The analysis by KPMG also found APRA controls contributed to slowing prices

Report predicts 2021 house price growth

News

By Rebecca Pike

A new report suggests while the property market will continue to fall this year it will start to see growth again in 2021.

KPMG Economics’ Housing Affordability: Sydney and Melbourne Market Update follows on from a study released in June 2017.

The update looked at a range of factors, including controls implemented by APRA which it found had helped contribute to the slowing in residential price growth.

However, KPMG’s report suggested widespread speculation that house prices are set to go into free fall is overly pessimistic. 

While there will continue to be price declines in the near term, KPMG expects prices to bottom out in Australia’s two major cities in 2019.

The market will then start to see price growth again in Melbourne during 2020 and Sydney in 2021.

The KPMG Economics housing affordability update reiterates KPMG’s view that there is a long-run relationship between house prices and variable “push and pull factors” relating to the stock of dwellings, population and borrowing by residential property investors.

It said that despite short-term dislocation, prices tend to revert to the equilibrium suggested by the long-run relationship over time.

Brendan Rynne, KPMG chief economist, “Our housing update shows that the tougher regulatory actions and taxation measures by both federal and state governments we identified last year have had a significant effect.

“There has been a falling-away in foreign interest, notably from China, and lending to domestic buyers has got stricter, while housing supply has increased.

“This is why prices have declined, but we believe that process will reach its peak over the next few months and then go into reverse later this year.”

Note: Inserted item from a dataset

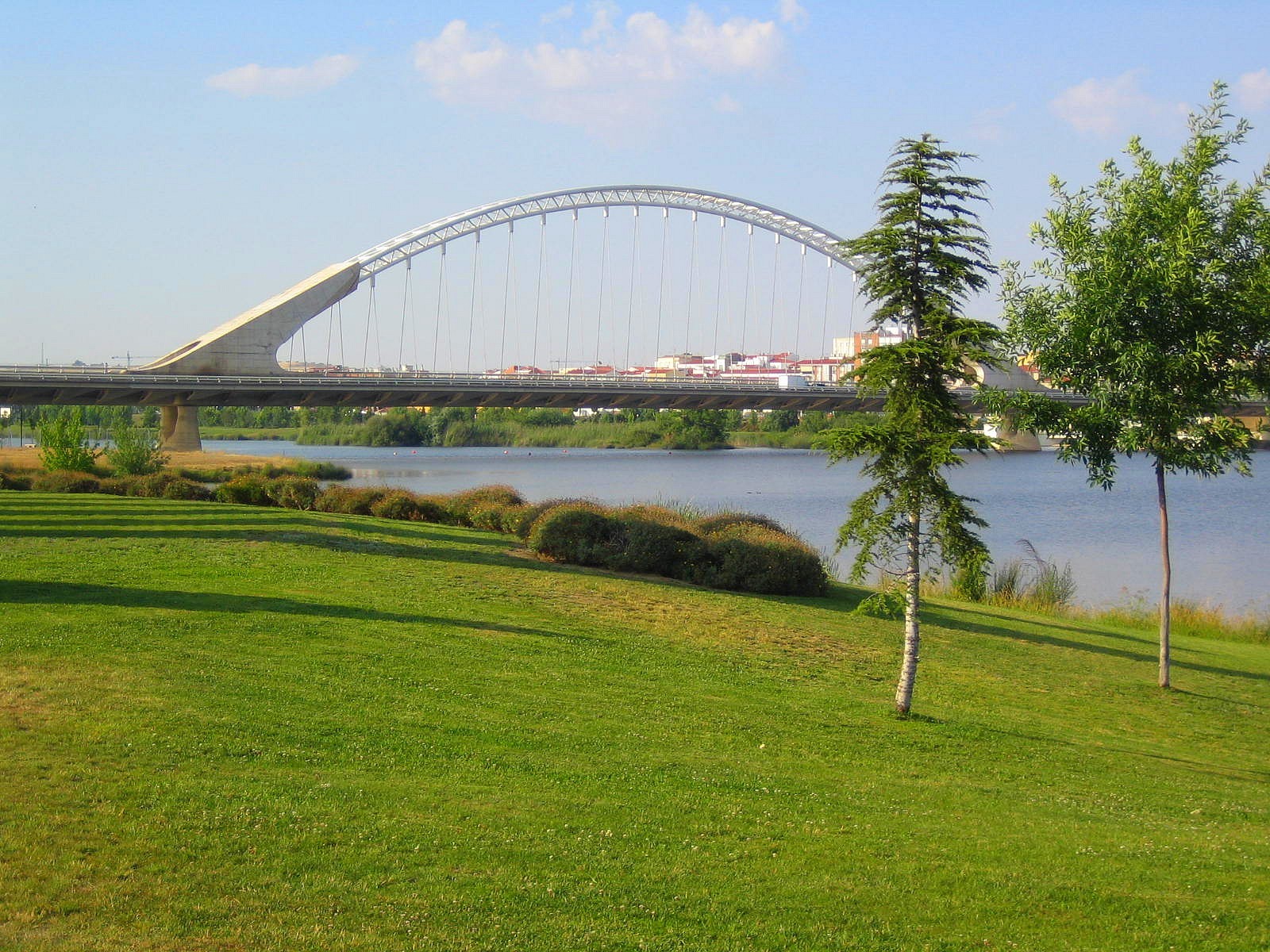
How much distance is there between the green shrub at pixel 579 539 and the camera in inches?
750

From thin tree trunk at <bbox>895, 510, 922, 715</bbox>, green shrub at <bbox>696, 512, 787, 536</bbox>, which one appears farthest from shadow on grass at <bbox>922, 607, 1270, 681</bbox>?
thin tree trunk at <bbox>895, 510, 922, 715</bbox>

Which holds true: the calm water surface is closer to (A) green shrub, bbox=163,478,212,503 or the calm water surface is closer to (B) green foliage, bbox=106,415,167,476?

Rynne added, “In our 2017 paper, KPMG assessed that by the end of FY2016, house prices in Sydney were more overvalued in relation to their “fair value” compared to Melbourne, and therefore they were expected to fall by a greater extent. That has proved to be the case.

“Two years on, a relatively high level of increases in the stock of residential dwellings in both Sydney and Melbourne, a decline in financing for housing investors, and the tightening in APRA lending standards have all combined to drag house prices downwards.

“But what we have also found is that dwelling prices in Sydney are much more sensitive to the demand created by domestic investors than dwelling prices in Melbourne.

“It is predominately this factor that is causing the difference in expected dwelling price growth between the two markets.”